1. Moving.
2. Blogging about moving elsewhere.
3. Making sweet muzak:
3a. Band 1 is off to a slow start, but the tunage is promising. After two months I think we've finally found a drummer, which has really helped because rhythm guitar and bass can only hold your interest for so long. We still need another body or two to help flesh out the sound: lead guitarist, pedal steel guitarist, musical saw-er, something. I think our original goal of having an album recorded by the end of the summer is out of reach, but when the time comes (next summer?) it'll be something glorious.
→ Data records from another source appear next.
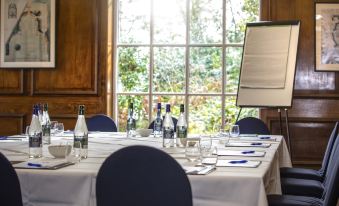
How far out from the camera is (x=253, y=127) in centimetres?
466

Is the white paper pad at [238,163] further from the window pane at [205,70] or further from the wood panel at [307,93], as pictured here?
the window pane at [205,70]

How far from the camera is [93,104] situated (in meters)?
6.09

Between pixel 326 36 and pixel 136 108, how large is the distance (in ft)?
7.62

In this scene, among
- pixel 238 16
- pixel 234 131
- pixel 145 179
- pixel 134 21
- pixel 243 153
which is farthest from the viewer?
pixel 134 21

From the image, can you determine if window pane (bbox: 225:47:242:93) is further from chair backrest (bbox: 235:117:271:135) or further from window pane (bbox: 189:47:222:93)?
chair backrest (bbox: 235:117:271:135)

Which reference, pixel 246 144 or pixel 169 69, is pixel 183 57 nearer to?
pixel 169 69

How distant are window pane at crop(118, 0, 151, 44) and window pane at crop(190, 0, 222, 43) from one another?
1.81ft

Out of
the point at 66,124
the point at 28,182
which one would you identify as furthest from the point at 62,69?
the point at 28,182

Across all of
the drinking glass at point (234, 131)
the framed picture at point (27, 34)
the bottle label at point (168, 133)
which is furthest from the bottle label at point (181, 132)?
the framed picture at point (27, 34)

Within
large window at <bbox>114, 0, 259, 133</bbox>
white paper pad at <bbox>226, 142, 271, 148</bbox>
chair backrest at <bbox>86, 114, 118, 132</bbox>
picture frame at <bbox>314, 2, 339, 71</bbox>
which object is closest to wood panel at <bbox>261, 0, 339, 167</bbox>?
Result: picture frame at <bbox>314, 2, 339, 71</bbox>

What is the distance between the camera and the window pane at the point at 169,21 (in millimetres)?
6211

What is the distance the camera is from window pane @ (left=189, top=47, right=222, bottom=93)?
6.15 metres

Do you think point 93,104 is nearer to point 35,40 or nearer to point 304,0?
point 35,40

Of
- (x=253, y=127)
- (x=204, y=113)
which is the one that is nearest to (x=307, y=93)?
Result: (x=204, y=113)
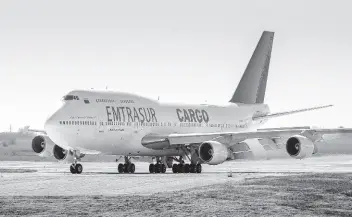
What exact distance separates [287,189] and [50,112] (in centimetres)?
1873

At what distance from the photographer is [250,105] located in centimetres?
5216

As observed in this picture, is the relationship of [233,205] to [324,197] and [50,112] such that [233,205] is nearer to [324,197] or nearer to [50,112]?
[324,197]

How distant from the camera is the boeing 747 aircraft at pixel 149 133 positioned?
38.5 meters

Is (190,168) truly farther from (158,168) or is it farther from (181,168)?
(158,168)

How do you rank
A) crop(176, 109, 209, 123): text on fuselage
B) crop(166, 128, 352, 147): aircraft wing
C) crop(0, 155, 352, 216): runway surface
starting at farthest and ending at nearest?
crop(176, 109, 209, 123): text on fuselage, crop(166, 128, 352, 147): aircraft wing, crop(0, 155, 352, 216): runway surface

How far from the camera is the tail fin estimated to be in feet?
171

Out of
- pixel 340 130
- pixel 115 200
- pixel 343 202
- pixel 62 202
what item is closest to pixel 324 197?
pixel 343 202

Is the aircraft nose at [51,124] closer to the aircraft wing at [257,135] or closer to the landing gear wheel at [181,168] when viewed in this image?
the aircraft wing at [257,135]

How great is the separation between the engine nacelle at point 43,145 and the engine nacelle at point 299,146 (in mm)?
14559

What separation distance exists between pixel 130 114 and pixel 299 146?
33.9 ft

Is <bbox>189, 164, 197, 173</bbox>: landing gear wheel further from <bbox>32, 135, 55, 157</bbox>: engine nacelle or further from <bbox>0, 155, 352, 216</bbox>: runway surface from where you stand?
<bbox>0, 155, 352, 216</bbox>: runway surface

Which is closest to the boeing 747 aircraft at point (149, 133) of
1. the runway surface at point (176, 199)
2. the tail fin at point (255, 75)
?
the tail fin at point (255, 75)

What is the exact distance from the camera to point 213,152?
128 ft

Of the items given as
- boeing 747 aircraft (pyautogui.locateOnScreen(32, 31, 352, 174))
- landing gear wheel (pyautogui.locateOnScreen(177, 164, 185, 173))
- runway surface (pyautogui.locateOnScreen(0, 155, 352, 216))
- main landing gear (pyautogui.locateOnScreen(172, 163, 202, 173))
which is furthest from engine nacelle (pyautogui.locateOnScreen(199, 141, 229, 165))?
runway surface (pyautogui.locateOnScreen(0, 155, 352, 216))
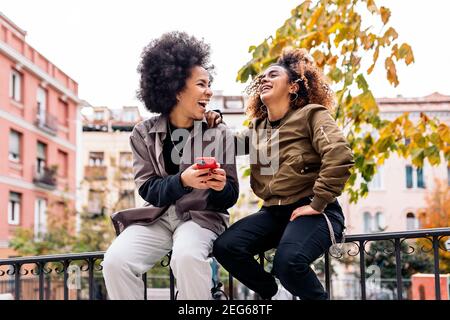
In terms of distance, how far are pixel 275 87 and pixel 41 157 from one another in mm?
27236

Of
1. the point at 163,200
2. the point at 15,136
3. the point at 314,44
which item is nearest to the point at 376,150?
the point at 314,44

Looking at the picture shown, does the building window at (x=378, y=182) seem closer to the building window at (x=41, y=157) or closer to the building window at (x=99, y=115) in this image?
the building window at (x=99, y=115)

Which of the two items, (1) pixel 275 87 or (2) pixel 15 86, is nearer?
(1) pixel 275 87

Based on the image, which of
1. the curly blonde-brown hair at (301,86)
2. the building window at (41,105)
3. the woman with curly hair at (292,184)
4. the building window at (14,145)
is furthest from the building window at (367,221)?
the woman with curly hair at (292,184)

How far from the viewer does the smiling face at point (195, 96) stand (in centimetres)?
394

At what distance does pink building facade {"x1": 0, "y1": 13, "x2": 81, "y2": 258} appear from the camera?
86.0 ft

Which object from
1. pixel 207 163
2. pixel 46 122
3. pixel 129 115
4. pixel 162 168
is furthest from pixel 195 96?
pixel 129 115

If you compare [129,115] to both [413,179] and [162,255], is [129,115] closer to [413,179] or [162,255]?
[413,179]

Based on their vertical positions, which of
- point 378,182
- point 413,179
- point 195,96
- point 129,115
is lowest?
point 195,96

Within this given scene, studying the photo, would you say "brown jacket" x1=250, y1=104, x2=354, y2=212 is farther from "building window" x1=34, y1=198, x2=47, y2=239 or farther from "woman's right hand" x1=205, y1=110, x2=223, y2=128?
"building window" x1=34, y1=198, x2=47, y2=239

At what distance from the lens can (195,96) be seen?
395 cm

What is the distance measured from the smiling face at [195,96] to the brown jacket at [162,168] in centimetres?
8

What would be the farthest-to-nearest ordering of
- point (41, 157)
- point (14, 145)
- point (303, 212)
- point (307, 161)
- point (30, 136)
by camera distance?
1. point (41, 157)
2. point (30, 136)
3. point (14, 145)
4. point (307, 161)
5. point (303, 212)

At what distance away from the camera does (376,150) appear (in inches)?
248
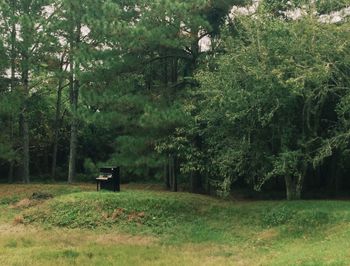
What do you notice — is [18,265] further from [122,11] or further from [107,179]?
[122,11]

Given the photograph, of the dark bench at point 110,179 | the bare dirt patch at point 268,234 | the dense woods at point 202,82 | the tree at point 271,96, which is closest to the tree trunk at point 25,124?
the dense woods at point 202,82

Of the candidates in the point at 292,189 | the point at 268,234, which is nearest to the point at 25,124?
the point at 292,189

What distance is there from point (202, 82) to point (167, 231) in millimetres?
5009

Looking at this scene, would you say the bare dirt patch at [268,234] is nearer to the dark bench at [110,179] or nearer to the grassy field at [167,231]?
the grassy field at [167,231]

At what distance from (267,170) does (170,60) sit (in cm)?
841

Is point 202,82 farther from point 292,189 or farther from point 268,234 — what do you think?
point 268,234

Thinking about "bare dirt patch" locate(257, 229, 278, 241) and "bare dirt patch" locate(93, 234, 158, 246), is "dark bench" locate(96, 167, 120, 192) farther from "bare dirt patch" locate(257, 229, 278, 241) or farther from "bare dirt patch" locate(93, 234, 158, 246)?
"bare dirt patch" locate(257, 229, 278, 241)

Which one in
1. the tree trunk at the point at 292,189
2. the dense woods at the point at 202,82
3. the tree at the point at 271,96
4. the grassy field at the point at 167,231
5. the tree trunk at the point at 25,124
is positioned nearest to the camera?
the grassy field at the point at 167,231

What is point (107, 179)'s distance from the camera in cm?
1848

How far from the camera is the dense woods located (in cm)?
1537

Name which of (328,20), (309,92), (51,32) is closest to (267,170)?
(309,92)

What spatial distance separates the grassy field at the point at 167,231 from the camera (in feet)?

3b. Band 2 started off with a bang. Nearly a month after being together we played our first show (without a name even). Here's a summation of the experience taken from an e-mail to a friend:
Well, I randomly played my first gig on Friday. So fucking weird. The drummer's other band was supposed to play, but the singer had to pull out, so... we filled in instead. And, surprisingly, it went pretty well. We played 10 songs in about 16 minutes. But what was really strange, and Blanks-esque, was the line-up of other bands playing. Upstairs there was this reggae show going on, and the club had this huge, dreadlocked rasta bouncer. So all the while as we were loading our equipment into the club (we had to park like a block down the street) we had to maneuver past these slow-moving reggae dancers and the strong scent of patchouli. Downstairs, where we played, the first act was this 40+ guy doing a soft acoustic set. We dubbed him "Esteban," but it turns out his name was actually Ken. After Esteban, this Rage Against the Machine-meets-Metallica-meets-dogshit metal band plays (you know the kind, the lead singer has a huge spike through his lower lip and screams into the microphone like an angry Daughtry; the lead guitarist has shaved eyebrows and crazy eyes; the drummer has an insanely huge drumset; the bassist has a Rancid shirt on). After this awesome metal set is... another acoustic set. This time by a sensitive type guy doing covers of songs like "Wonderwall" by Oasis. And then we went on. And then this band that started with a cover of "Kick Out the Jams" by the MC5 and ended with a cover of the Stooges' "TV Eye," during which the lead singer/guitarist, who looks exactly like Mr. Rosso from Freaks & Geeks, tries to solo out in the audience in front of a bunch of horrified women. I mean, wow, you had to be there.
After the strange success of that night, we managed to land another gig at a much more reputable venue, albeit with another confusing line-up. Us, a ska band, and a group that could only be described as Wine Bar music: earthy, groovy noodling on the guitar; lite funk on the bass; and bongo drums. Yyyyeah. The bar owner liked us, however, and asked us to come back a few weeks later. We were going to but... we decided to can our drummer. Bottom line: he had a double-bass pedal. And he used it. Buh-bye. So now we've got a new drummer, and it makes all the difference in the world. We no longer sound like a post-hardcore band, now it's more like a jangly, lo-fi sound, which I think is what we were hoping for from the beginning. The only problem? The new drummer went out and joined a traveling circus, so we'll only have access to her for random weeks throughout the summer.
Let's see... what else have I been up to? Oh yes...
4. Mowing the lawn, or attempting to.
5. Working.
6. Playing with all sorts of neat political statistical toys, like this one.
7. Celebrating Obama's primary victory!
8. Watching the Sex and the City movie. Dan, you must be getting a lot of lead paint chips falling into your salads if you thought this piece of garbage was any good. Atrocious doesn't even begin to describe it. It's like the producers gathered together a focus group of devoted 13-year-old fans with a combined IQ of 87 and asked them to write a script that was as predictable, self-indulgent, and superficial as possible. Oh, and to please throw in a crap-your-pants joke for good measure, because that always gets people laughing. Christ on a stick! I wanted to gouge my eyes out and vomit out my eye sockets. And I'm not ashamed to admit that there were parts of the TV program that I enjoyed, but the movie was just plain bad. And do you want to know the worst part? I got ID'ed. I haven't been ID'ed to buy beer at bars for years now, and yet I supposedly don't look over 17 in order to get into an R-rated movie? Come on!
Okay, that's it for now. Thanks for checking in, and don't do acid.